L’olivicoltura è un settore strategico della nostra agricoltura che, al salone “Sol&Agrifood” di Verona (che si svolge in concomitanza con il Vinitaly, come brand nel brand), rivela i tanti volti dell’eccellenza.
All’insegna della varietà, viene in risalto l’Italia dei mille campanili, delle mille cultivar. Emerge così, al salone scaligero, la bellezza della diversità, di un patrimonio variegato ma straordinariamente unico ed inimitabile.

Eppure il settore continua a soffrire, per le fitopatie che lo tartassano e che hanno creato danni enormi (si pensi alla mosca olearia ed al flagello della Xylella nel Salento), per il mancato ammodernamento degli impianti, che impedisce lo sviluppo della meccanizzazione e quindi l’abbattimento dei costi e l’aumento delle rese, e per la concorrenza selvaggia con il prodotto importato a prezzi stracciati.
Di questi problemi ha discusso la Federazione nazionale di prodotto olivicoltura, che si è riunita a Verona nello stand dell’Organizzazione agricola, a cui ha preso parte anche il presidente nazionale Massimiliano Giansanti.
“L’ annata agraria 2016/2017, già di scarica, ha visto i raccolti falcidiati per tutta una serie di concause”, ha detto il presidente della Federazione Donato Rossi. E le produzioni nazionali negli ultimi anni hanno visto una tendenza alla flessione, mentre sono cresciuti gli scambi, sia le importazioni che le esportazioni (v. tabella).
Sono state molte le regioni che hanno subito flessioni di oltre il 60%, soprattutto nel Centro-Sud. Anche la Liguria è stata particolarmente provata dalla pessima annata.
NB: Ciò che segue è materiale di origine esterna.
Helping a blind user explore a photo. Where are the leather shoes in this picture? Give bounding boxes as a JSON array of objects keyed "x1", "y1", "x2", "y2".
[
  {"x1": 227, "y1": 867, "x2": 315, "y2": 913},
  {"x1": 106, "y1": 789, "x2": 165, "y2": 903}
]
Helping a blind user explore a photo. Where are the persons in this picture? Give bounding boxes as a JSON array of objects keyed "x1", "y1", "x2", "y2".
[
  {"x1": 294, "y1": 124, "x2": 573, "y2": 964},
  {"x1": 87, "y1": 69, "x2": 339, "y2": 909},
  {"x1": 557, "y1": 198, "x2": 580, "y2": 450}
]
Umbria e Toscana invece hanno contenuto la flessione “solo” al 30%.
Indubbiamente – come è emerso dalle rilevazioni Ismea – è stata una delle peggiori annate degli ultimi decenni, peggiore in termini di volumi addirittura a quella del 2014. Certo le quotazioni, a causa della scarsità delle produzioni, sono salite.
I prezzi dell’extra sono risultati in aumento di oltre il 50% se confrontati con lo stesso periodo della precedente annata, mentre sono sostanzialmente in linea con i primi mesi del 2015. Ora bisognerà vedere che accadrà nella nuova campagna, che si profilerebbe – eventi meteo e agronomici permettendo – di carica e quindi di raccolti abbondanti.
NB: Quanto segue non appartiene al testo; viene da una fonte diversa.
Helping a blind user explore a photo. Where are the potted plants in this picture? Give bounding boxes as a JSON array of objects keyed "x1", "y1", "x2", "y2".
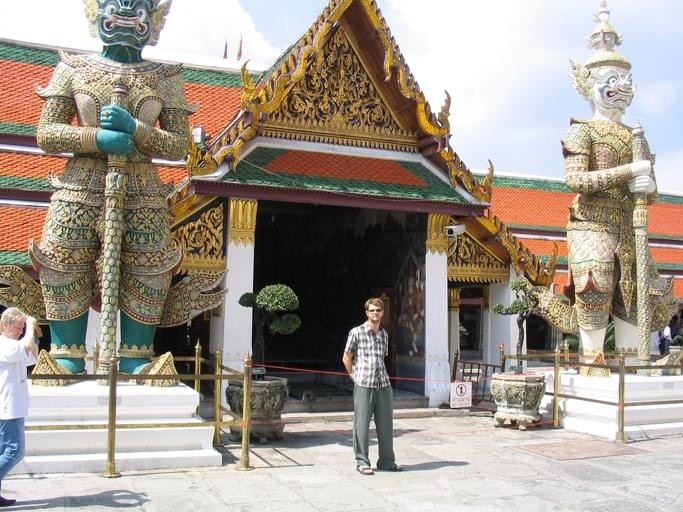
[
  {"x1": 493, "y1": 277, "x2": 545, "y2": 429},
  {"x1": 224, "y1": 283, "x2": 301, "y2": 441}
]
“Ci auguriamo che i produttori possano mantenere le quotazioni mercantili al livello attuale anche nell’annata di carica perché il settore ha bisogno di tornare alla redditività – ha continuato Donato Rossi -.
Bisogna anche procedere anche all’ammodernamento degli impianti, cogliendo le opportunità che possono aversi dal Piano olivicolo nazionale e dai PSR. Gli interventi nel Salento, poi, dove sono stati previsti i provvedimenti per la riconversione varietale a cultivar resistenti alla Xylella, dovranno essere l’occasione per rilanciare il comparto, anche in chiave produttiva, in un territorio fortemente vocato all’olivicoltura”.
Ma soprattutto, a parere della Federazione nazionale olivicola di Confagricoltura, c’è bisogno di un’operazione culturale che investa i consumatori per spiegare le qualità nutrizionali dell’EVO, il suo essere perno della dieta mediterranea e di uno stile di vita attento alla salute. Serve una conoscenza, una passione per il prodotto e la realizzazione delle carte degli oli nella ristorazione. E questa cultura va diffusa anche all’estero, facendo emergere la diversità e l’unicità dell’olivicoltura tricolore.